After that one year stint in Cleveland, Allen moved on to Silverdale Academy in Chattanooga, a private school that was just starting a football program. In his six years there, Allen oversaw the startup of the football program and also worked as an administrator at the school. He took that program quickly to the top of the district, and had them in the playoffs the last three years he was there.
For the past three years he served as the head coach at Chattanooga Central. “We went on to (Chattanooga) Central and did a good job there,” he said. “We helped them raise $100,000 to upgrade the program, and we got them to the playoffs for the first time in many years.”
Now it’s on to Powell, where tradition says that it is a solid football program, and it sits in a community that is well known for supporting all of its school athletic teams, and especially the football program.
“I do know how I got this (Powell) job. God ordained it, and I really do believe that,” Allen told me. “I had been interviewing for jobs that weren’t nearly of the caliber that Powell is, and I filled out the application online, got a phone call for an interview, and here I am. God is faithful and I am very humbled to be the head football coach at Powell High School. This program is the kind of program you get in coaching to get to. It’s not like they are giving me a handful of dirt and telling me to build something. This is already a great program.”
Since being named the head coach the last week of January, Allen has been splitting time between his Chattanooga home and Powell. He will be teaching at Chattanooga Central until the end of the school year, yet he is coming to Powell two afternoons a week to prepare for spring practice, which will be held in May.
In the meantime, Allen has had the tough task of putting together a coaching staff, and with half of the previous staff going to Karns with Kilgore, that’s not been an easy task.
Three members of the previous staff have been retained: Rusty Smith, Larry Neely and Charles Birden. Two former Powell assistant coaches, Scotty Stewart and Guy Ballenger, have also been hired. Stewart will serve as the defensive coordinator.
That leaves four or five slots for new hires, which Allen has been interviewing candidates for and is nearing solidifying those coaches to his staff.
A lot of discussion throughout the Powell community has been on Allen’s offensive philosophy. Allen is traditionally a Winged-T offensive coach, while Powell has run the spread option offense for the past few years, and was a veer oriented offensive team prior to that. Allen has indicated to me that he plans on running a Pro I set formation based offense, but as any good coach will do, making sure that the offensive scheme fits his personnel.
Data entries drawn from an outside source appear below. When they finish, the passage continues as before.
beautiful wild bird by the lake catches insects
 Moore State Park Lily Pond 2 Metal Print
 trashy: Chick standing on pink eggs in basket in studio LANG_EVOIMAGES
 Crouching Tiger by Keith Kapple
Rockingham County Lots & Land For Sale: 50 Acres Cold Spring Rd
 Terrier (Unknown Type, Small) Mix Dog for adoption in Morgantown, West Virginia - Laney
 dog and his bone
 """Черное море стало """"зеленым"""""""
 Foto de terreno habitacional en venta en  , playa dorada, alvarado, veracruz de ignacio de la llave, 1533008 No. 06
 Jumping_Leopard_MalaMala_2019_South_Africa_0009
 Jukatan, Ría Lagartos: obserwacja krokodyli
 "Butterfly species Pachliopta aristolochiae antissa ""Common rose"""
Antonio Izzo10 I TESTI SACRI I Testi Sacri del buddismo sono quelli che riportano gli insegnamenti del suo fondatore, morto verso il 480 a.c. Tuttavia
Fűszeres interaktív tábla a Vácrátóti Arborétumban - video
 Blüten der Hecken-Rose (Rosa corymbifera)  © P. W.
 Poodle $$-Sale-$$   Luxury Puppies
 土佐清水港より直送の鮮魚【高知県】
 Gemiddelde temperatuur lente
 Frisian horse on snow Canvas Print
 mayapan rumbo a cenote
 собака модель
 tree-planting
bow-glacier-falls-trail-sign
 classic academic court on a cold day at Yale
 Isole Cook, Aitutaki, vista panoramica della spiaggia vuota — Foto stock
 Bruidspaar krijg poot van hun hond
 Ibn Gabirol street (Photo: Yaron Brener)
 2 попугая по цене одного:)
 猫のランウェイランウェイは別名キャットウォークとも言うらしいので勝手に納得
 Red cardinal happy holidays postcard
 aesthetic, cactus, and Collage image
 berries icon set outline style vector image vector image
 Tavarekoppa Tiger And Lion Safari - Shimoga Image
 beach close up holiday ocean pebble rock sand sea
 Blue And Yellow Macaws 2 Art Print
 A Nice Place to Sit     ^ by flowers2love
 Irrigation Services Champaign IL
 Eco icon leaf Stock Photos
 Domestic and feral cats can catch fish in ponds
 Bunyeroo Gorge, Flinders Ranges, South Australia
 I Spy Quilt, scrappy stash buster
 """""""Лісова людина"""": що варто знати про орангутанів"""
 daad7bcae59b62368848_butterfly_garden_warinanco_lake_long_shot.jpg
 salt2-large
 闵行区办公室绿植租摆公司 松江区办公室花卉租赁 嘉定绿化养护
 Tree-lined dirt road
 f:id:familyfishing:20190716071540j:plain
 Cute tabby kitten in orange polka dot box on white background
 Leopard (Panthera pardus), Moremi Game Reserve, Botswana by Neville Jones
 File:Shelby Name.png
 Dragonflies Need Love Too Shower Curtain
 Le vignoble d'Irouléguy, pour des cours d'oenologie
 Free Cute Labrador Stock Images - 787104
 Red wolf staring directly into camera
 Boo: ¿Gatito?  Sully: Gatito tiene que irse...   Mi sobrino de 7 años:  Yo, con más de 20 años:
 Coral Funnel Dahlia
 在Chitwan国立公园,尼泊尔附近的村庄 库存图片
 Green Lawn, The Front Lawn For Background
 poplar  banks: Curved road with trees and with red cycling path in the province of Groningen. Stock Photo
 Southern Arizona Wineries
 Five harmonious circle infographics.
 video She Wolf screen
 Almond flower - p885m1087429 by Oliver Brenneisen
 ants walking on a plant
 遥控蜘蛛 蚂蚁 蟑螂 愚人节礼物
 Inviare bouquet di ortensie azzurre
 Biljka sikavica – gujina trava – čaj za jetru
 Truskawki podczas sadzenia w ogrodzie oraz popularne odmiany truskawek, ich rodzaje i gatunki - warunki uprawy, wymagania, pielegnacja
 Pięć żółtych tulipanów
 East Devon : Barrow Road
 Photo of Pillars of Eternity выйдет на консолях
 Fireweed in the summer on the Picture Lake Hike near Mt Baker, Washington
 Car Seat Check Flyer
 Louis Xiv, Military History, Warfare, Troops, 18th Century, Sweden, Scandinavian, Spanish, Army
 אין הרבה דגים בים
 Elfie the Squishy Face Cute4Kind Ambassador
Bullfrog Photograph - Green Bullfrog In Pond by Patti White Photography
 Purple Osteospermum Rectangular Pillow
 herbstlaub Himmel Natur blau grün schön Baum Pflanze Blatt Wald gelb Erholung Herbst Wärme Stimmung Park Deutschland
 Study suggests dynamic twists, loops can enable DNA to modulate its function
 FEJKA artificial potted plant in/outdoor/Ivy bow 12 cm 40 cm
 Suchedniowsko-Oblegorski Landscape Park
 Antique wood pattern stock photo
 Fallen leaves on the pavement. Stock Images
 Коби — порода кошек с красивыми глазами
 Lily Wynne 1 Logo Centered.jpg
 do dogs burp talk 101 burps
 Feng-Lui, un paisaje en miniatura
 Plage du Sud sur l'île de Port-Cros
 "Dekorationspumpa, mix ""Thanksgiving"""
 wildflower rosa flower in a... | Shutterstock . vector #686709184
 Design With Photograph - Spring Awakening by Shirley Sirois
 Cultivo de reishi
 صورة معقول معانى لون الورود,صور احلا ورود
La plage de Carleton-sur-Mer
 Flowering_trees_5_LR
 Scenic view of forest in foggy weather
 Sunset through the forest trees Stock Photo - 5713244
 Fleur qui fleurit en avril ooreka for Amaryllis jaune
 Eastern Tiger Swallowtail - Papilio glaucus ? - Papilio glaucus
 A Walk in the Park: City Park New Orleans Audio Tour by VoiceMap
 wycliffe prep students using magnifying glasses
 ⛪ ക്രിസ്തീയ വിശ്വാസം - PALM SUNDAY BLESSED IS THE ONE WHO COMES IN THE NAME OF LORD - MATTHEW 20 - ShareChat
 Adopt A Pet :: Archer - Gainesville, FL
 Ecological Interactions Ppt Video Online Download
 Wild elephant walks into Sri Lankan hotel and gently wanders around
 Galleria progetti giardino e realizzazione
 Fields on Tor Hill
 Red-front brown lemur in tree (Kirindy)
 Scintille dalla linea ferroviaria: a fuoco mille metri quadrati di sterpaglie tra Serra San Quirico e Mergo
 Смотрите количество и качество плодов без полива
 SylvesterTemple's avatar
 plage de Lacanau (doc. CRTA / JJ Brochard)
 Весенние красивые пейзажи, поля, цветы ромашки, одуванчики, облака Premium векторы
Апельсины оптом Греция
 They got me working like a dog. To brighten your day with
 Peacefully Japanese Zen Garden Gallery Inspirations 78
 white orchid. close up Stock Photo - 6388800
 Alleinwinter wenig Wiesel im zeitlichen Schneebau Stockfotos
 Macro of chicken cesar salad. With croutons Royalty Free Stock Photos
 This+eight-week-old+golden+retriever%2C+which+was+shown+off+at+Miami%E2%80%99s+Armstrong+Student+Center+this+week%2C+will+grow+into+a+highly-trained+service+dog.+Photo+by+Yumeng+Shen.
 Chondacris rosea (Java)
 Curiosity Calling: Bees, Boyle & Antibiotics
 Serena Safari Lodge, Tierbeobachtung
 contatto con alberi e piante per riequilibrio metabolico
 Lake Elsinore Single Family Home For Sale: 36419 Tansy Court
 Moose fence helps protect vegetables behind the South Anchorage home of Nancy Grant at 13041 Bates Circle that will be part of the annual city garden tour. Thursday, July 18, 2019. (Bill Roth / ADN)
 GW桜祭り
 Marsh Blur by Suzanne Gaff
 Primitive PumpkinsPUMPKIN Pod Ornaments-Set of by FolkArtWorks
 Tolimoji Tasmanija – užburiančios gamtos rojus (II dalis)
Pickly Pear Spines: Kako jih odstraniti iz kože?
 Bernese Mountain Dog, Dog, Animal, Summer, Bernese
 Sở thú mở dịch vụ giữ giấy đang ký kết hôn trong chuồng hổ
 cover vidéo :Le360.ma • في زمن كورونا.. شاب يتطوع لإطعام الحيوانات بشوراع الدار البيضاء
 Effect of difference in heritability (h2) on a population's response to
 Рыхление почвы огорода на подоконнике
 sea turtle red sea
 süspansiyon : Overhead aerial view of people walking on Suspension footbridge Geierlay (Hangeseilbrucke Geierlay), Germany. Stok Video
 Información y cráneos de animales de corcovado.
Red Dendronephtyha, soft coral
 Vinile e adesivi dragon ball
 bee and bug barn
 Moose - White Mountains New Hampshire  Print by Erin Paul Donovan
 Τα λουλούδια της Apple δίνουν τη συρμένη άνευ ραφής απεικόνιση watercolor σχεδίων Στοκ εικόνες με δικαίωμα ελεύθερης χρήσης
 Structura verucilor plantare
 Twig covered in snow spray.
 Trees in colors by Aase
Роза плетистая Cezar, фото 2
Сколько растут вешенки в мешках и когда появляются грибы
“I’m smart enough as a coach to know that you have to fit your offense to the talents of the players you have. We’ll do that at Powell. We don’t want to put our kids in to a situation where they can’t be successful.”
Once school is out in May, Allen will be moving his family, wife Amy, and three school aged children, Will, Elizabeth, and Henry, to Powell.
And what can Allen say to those skeptics in Powell who are suffering from “coach fatigue” with that revolving coaching door?
“I can’t change the past. All I can do is to do what I say I will do. I am moving my family here – 97 miles from our current home. My wife has a great teaching job in Chattanooga, and her parents are close by there. We’re not leaving that and coming to Powell with the intent of being short timers. I would like to finish my career here, and I plan on coaching for at least 12 or 13 more years.”